Taken together, the immunological phenotypes observed in our patient support the notion that the MALT1 D471N mutation phenocopies a partial loss of both MALT1 scaffolding function and paracaspase activity. We demonstrated that the expression of both MALT1 mRNA and protein was reduced in the D471N variant. Given the variability in mRNA expression, we cannot conclude that the amino acid substitution directly causes destabilization of the MALT1 protein, as the reduced protein levels may simply reflect differences in transcript abundance. Additionally, the cycloheximide chase assay revealed that the MALT1 D471N mutant was unstable and underwent more rapid degradation compared to the WT protein. Our data suggest that the reduced expression of the MALT1 D471N variant results from both transcriptional and post-transcriptional mechanisms. In contrast, other missense mutations resulting in amino acid substitutions did not affect MALT1 gene expression, as indicated by comparable mRNA levels measured in T-cell-derived or PBMC-derived cDNA from healthy controls using RT-PCR analysis [4, 6, 7, 10]. Although many human MALT1 mutations result in either reduced (e.g., W580S, I600N, D535N, L386P, N485S, W580R) or undetectable (e.g., S89I, D184Y) MALT1 protein expression. Interestingly, MALT1 was expressed at WT levels in a homozygous variant carrying the c.2418G > C mutation, which results in the missense substitutions E795D in the MALT1A splice isoform and E806D in MALT1B. While the resulting MALT1A/B proteins lacked protease activity, MALT1A—but not MALT1B—retained its scaffolding function. This makes it the only known hypomorphic MALT1 mutation reported to date [10]. Additionally, further cases of MALT1 deficiency are needed to determine whether hypomorphic or reduced-expression mutations give rise to distinct clinical phenotypes in humans. Unfortunately, due to the limited samples and the death of our patient, MALT1 proteolytic activity could not be assessed through cleavage of known substrates such as CYLD or HOIL-1. To evaluate the impact of the D471N mutation on MALT1 protease function, future efforts to reconstitute a MALT1-knockout T cell line with the D471N mutant would be valuable to determine whether this variant can restore MALT1 proteolytic activity.

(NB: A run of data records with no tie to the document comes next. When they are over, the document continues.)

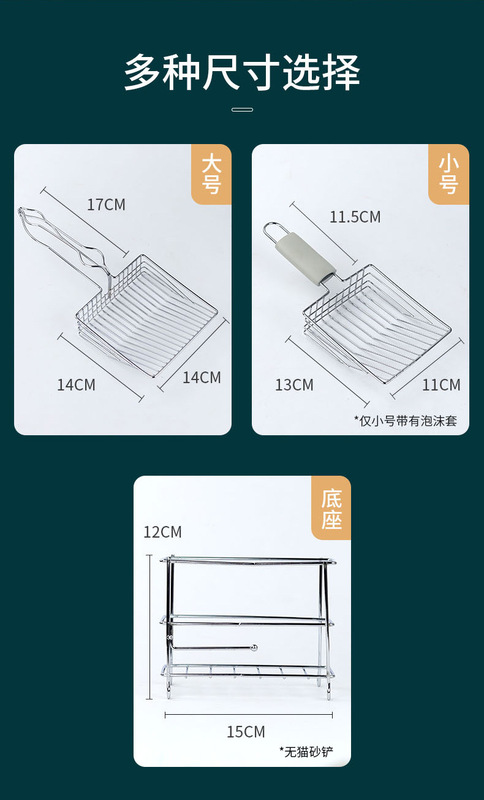 多种尺寸选择

大号

17CM

14CM

14CM

小号

11.5CM

13CM

11CM

*仅小号带有泡沫套

底座

12CM

15CM

*无猫砂铲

At present, severe infections remain the primary cause of poor prognosis in MALT1 deficiency. If clinically feasible, prompt hematopoietic stem cell transplantation (HSCT) is highly recommended, as it has been shown to be highly effective in rectifying immune deficiency, with successful outcomes in now 6 of 6 reported cases [5, 7, 11, 13, 20]. HSCT is therefore considered a potentially curative therapy for MALT1 deficiency.